● Work to do
Nothing but the lines from the one that contains "In the image, does" through the end of the listing should appear, set down exactly.

Start of Data in this exercise

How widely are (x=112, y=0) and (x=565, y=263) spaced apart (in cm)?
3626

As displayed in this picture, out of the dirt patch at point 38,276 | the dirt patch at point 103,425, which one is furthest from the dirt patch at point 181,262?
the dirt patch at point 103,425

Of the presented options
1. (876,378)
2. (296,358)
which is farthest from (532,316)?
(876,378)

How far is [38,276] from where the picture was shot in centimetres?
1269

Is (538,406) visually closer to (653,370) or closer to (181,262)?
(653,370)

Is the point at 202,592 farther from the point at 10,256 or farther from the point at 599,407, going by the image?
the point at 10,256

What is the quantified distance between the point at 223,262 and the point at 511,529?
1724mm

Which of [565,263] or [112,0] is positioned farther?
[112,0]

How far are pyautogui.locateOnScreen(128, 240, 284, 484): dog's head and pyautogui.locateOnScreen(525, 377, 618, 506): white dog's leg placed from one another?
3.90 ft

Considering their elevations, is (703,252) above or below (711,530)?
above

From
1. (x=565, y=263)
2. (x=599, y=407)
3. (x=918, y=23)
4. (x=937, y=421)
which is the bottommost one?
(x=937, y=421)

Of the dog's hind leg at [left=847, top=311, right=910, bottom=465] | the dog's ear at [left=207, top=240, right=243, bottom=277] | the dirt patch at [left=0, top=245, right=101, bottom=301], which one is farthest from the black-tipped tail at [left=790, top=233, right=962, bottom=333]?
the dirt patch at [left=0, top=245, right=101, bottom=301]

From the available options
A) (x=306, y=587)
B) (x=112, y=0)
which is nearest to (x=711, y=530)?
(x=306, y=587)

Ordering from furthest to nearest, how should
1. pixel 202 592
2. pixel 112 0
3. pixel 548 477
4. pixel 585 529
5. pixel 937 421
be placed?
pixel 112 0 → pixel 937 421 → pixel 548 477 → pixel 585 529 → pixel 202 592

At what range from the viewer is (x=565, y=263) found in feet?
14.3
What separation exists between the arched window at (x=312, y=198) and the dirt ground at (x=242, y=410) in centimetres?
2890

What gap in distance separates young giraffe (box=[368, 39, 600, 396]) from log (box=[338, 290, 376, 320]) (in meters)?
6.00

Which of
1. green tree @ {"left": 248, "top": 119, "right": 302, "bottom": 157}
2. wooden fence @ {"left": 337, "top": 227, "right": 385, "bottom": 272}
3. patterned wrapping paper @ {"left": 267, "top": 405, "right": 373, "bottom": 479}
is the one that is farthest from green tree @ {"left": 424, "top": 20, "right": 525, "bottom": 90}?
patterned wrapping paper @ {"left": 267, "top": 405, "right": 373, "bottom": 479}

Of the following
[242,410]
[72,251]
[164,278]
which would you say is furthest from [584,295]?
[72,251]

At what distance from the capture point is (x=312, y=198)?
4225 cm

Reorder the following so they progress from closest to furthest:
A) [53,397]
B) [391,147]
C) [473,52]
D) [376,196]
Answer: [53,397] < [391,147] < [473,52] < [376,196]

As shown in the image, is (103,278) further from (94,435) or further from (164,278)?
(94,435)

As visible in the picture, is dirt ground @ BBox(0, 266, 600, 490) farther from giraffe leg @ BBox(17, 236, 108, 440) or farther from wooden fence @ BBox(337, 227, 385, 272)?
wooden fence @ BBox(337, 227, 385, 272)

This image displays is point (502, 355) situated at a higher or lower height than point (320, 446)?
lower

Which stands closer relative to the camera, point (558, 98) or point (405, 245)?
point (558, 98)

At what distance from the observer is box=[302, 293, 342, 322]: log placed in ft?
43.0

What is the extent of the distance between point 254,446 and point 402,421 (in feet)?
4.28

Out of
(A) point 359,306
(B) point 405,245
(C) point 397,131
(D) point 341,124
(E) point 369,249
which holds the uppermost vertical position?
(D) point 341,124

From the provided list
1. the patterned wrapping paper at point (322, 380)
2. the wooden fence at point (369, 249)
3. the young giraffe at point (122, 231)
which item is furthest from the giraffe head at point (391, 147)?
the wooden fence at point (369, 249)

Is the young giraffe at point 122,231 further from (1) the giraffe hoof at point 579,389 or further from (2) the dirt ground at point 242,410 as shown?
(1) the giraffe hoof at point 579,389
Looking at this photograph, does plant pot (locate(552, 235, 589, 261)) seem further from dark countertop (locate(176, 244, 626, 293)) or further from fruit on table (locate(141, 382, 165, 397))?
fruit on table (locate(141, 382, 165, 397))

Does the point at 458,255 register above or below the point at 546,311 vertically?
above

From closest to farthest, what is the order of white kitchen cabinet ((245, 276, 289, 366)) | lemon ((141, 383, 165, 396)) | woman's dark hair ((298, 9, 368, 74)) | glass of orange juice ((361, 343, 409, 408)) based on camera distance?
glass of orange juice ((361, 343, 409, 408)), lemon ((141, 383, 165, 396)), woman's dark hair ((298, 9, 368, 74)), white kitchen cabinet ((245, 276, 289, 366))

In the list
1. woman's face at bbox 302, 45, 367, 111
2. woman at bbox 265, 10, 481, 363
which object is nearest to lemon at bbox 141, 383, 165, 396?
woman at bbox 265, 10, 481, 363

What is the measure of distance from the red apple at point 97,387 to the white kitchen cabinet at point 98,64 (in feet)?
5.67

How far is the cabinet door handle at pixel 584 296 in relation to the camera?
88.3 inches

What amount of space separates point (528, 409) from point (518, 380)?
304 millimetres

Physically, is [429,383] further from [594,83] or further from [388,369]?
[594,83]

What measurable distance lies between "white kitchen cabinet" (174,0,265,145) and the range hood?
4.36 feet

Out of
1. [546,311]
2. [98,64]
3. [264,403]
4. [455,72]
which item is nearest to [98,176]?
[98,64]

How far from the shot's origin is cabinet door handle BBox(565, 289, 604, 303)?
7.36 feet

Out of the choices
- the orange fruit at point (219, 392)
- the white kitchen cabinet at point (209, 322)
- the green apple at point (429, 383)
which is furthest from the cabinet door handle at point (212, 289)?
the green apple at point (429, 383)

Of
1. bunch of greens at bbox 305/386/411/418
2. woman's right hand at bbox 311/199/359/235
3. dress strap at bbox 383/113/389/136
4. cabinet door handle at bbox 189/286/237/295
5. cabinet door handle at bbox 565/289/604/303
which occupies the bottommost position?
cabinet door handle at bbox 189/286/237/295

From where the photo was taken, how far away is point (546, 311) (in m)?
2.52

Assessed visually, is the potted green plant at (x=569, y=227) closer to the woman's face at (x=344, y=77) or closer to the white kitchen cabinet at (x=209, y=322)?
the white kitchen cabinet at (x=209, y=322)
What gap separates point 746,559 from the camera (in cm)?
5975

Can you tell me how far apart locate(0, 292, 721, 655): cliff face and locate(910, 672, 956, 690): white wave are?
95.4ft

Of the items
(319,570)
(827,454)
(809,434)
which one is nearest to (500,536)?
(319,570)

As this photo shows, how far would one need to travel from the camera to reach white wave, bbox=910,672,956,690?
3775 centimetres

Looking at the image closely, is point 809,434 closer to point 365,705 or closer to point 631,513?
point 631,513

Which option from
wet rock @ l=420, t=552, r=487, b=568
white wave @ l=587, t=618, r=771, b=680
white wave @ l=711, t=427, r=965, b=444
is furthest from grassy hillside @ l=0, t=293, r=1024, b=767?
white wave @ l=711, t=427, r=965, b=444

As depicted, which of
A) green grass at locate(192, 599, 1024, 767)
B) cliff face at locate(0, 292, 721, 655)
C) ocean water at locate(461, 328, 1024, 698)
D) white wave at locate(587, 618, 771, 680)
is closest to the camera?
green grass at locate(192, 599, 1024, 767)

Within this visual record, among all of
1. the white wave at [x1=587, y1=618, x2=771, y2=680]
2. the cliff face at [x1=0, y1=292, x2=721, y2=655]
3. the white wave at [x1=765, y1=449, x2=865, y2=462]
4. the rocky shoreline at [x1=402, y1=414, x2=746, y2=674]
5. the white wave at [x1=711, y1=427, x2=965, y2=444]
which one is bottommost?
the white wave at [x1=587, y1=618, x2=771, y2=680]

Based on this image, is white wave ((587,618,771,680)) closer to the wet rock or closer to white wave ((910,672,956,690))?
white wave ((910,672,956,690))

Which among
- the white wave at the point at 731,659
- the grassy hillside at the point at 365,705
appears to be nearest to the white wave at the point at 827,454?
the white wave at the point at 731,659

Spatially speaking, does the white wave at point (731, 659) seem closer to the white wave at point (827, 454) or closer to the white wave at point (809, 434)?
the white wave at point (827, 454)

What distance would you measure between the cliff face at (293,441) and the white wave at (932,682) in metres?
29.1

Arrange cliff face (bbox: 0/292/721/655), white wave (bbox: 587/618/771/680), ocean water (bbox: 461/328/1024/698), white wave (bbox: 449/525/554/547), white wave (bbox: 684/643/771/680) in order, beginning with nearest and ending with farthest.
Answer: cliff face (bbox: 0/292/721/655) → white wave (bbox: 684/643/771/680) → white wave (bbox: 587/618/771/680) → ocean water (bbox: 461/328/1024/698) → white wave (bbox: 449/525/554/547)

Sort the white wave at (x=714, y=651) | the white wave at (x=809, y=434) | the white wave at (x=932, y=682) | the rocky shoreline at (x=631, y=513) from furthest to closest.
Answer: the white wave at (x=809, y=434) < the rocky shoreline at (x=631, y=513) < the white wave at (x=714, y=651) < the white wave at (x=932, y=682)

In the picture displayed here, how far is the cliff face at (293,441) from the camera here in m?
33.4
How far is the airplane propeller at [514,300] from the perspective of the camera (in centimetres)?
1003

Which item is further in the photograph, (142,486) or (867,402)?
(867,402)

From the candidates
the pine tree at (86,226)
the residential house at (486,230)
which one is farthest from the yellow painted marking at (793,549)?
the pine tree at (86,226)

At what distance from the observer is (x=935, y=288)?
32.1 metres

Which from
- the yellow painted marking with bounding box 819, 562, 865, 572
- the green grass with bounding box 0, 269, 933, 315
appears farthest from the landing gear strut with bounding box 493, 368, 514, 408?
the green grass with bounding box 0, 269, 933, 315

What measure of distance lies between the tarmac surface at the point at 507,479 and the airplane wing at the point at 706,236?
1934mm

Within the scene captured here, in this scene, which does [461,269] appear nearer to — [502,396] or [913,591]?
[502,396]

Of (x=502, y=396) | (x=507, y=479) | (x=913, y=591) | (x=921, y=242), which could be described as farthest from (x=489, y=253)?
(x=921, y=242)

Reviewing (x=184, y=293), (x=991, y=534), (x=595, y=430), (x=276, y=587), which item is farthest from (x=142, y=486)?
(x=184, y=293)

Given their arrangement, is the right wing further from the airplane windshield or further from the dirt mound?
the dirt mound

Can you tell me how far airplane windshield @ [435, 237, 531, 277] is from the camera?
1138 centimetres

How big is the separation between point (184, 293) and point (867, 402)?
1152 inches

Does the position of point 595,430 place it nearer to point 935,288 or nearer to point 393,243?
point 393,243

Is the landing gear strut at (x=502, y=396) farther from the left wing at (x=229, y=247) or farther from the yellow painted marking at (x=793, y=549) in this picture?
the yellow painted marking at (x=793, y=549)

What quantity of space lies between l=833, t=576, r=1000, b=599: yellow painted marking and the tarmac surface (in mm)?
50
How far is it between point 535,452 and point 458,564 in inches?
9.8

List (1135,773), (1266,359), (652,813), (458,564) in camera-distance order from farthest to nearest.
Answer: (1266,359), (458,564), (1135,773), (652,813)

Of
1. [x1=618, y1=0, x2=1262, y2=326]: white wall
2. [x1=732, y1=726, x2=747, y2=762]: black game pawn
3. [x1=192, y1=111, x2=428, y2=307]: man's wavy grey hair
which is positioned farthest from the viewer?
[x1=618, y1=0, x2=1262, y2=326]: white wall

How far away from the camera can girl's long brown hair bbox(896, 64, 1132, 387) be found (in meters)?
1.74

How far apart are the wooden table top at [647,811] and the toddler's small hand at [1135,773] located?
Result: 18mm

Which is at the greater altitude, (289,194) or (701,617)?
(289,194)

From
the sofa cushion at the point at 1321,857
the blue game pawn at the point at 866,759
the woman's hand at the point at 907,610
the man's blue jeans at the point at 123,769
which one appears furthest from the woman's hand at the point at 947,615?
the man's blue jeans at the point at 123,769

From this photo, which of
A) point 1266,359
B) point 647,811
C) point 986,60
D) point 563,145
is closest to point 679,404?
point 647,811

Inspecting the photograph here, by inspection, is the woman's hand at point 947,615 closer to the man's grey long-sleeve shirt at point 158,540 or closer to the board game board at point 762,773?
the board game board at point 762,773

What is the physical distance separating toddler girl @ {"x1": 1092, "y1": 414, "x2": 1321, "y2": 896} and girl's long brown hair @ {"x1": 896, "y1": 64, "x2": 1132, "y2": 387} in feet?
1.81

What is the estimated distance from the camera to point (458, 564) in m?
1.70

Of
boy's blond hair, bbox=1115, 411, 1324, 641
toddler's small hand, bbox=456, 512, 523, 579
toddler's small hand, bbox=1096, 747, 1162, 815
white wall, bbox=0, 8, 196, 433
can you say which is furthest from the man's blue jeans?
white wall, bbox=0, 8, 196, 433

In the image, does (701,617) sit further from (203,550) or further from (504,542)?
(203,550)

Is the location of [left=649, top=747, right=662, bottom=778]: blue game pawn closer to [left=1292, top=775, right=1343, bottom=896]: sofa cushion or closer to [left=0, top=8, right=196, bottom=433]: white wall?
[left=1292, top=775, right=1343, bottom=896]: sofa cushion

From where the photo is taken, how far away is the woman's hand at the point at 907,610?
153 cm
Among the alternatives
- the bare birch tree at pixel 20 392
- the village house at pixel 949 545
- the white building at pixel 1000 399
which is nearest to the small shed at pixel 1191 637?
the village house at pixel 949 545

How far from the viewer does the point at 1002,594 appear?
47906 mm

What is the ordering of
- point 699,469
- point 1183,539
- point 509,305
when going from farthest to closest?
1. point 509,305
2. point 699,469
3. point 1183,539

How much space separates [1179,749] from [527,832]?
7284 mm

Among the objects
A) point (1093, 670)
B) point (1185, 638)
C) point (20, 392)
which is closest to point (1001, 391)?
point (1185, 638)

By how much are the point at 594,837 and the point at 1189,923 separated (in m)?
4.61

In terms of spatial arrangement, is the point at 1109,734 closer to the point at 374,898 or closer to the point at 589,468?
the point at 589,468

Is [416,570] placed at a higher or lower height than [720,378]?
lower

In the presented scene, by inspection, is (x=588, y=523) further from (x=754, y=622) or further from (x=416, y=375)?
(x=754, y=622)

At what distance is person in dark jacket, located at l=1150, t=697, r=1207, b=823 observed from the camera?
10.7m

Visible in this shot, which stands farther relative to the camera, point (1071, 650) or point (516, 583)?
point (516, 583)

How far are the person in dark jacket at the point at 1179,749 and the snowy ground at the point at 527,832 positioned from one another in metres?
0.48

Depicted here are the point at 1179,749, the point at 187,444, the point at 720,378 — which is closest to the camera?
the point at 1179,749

End of Data in this exercise

● Written solution
In the image, does (701,617) sit further from (203,550) or further from (504,542)?
(203,550)

Is the location of [left=649, top=747, right=662, bottom=778]: blue game pawn closer to [left=1292, top=775, right=1343, bottom=896]: sofa cushion or closer to [left=0, top=8, right=196, bottom=433]: white wall?
[left=1292, top=775, right=1343, bottom=896]: sofa cushion

From where the photo is taken, how far away is the woman's hand at the point at 907,610?
153 cm
Among the alternatives
- the bare birch tree at pixel 20 392
- the village house at pixel 949 545
- the white building at pixel 1000 399
which is nearest to the small shed at pixel 1191 637?
the village house at pixel 949 545

How far from the viewer does the point at 1002,594 appear?
47906 mm

What is the ordering of
- point 699,469
- point 1183,539
- point 509,305
when going from farthest to closest?
1. point 509,305
2. point 699,469
3. point 1183,539

How much space separates [1179,749] from [527,832]?
7284 mm

Among the objects
A) point (1093, 670)
B) point (1185, 638)
C) point (20, 392)
which is closest to point (1001, 391)?
point (1185, 638)

By how much are the point at 594,837 and the point at 1189,923 separated (in m)?
4.61

In terms of spatial arrangement, is the point at 1109,734 closer to the point at 374,898 or closer to the point at 589,468?
the point at 589,468

Is [416,570] placed at a higher or lower height than [720,378]?
lower

In the presented scene, by inspection, is (x=588, y=523) further from (x=754, y=622) or further from (x=416, y=375)?
(x=754, y=622)

At what distance is person in dark jacket, located at l=1150, t=697, r=1207, b=823 observed from the camera?
10.7m

Visible in this shot, which stands farther relative to the camera, point (1071, 650) or point (516, 583)?
point (516, 583)

How far are the person in dark jacket at the point at 1179,749 and the snowy ground at the point at 527,832 positioned from one another in metres?
0.48

Depicted here are the point at 1179,749, the point at 187,444, the point at 720,378 — which is closest to the camera?
the point at 1179,749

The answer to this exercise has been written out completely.